For months I struggled to define compassion. My initial thought was that compassion is proactive love, that is, a cause...Something we give someone to relieve their suffering. I knew I had erred. Love cannot be both a cause and an effect. I was sure love is a feeling, an effect, not a cause: It is my response to some other who shares the values I cherish.
Compassion, it seemed to me is a very different thing. Unlike love, compassion is something I feel for nameless strangers. And I feel it intensely and often…Me? Crying real tears for a couple weeping on television, begging for the safe return of their missing child; for the father in Kabul crying over the corpse of his wife; for the American G.I. holding a wounded Iraqi child in his arms, comforting her; for the family picking through the rubble of what was their home before the storm; for child cancer patients in their beds.
My “heart goes out” to these people. They’re all strangers. They’re all people I do not know and will likely never know. So, why am I crying? Is some remnant of my Christian upbringing in play here? Is my compassion for these people an expression of love? Is my compassion causing these tears?
I stumbled over the answer one afternoon walking into the Fuzzy Duck liquor store. There, lying on the sidewalk a few yards from the door was a filthy, homeless man looking pathetic, a bagged bottle between his legs. Here was human misery in the flesh and I felt nothing.
Do I have a duty to be compassionate?
As I drove home I began to list examples of human suffering I had witnessed either live or on television. I realized immediately I was placing each experience in one of two columns. One column was for the strangers who were suffering through no fault of their own; the other was for the people who had created their own miserable circumstances. My heart did not go out to the latter.
I do not feel compassion for the crack addict lying in the gutter, the slacker who deliberately fails my class, the gossip and liar who has no friends, the mother of the dead suicide bomber.
When I see good people suffering through no fault of their own…a cancer diagnosis, a natural disaster, etc. the result is my compassion. I feel for these people and to some extent I share their suffering. I’m quite helpless to stop these feelings from coming on when I have good reason. Nor can I feel them without good reason. Like love, I discovered, compassion is an effect, not a cause.
Finally, it was possible to conclude:
No man has a moral obligation to be compassionate. If choice is removed from the equation so too is morality.
No man has a right to my compassion. It is my choice—to do or not to do. If choice is removed from the equation, so too is compassion.

Dataset excerpts:

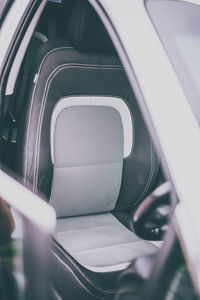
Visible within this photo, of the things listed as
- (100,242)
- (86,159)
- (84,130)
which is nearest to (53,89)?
(84,130)

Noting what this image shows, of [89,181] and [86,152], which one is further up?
[86,152]

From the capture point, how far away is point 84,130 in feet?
6.00

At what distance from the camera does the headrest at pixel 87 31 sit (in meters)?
1.61

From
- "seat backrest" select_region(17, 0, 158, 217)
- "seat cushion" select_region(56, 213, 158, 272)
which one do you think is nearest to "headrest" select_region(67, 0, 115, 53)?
"seat backrest" select_region(17, 0, 158, 217)

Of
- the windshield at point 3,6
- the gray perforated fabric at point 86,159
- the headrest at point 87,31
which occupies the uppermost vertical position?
the windshield at point 3,6

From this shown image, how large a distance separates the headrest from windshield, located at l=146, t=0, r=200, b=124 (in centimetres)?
49

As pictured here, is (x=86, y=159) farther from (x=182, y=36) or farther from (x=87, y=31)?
(x=182, y=36)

__Aim of the exercise__
Please retype, word for word, the stretch of the text on compassion from "I do not feel" through "dead suicide bomber.". The items come from a different source than the text on compassion.

__Task answer__
I do not feel compassion for the crack addict lying in the gutter, the slacker who deliberately fails my class, the gossip and liar who has no friends, the mother of the dead suicide bomber.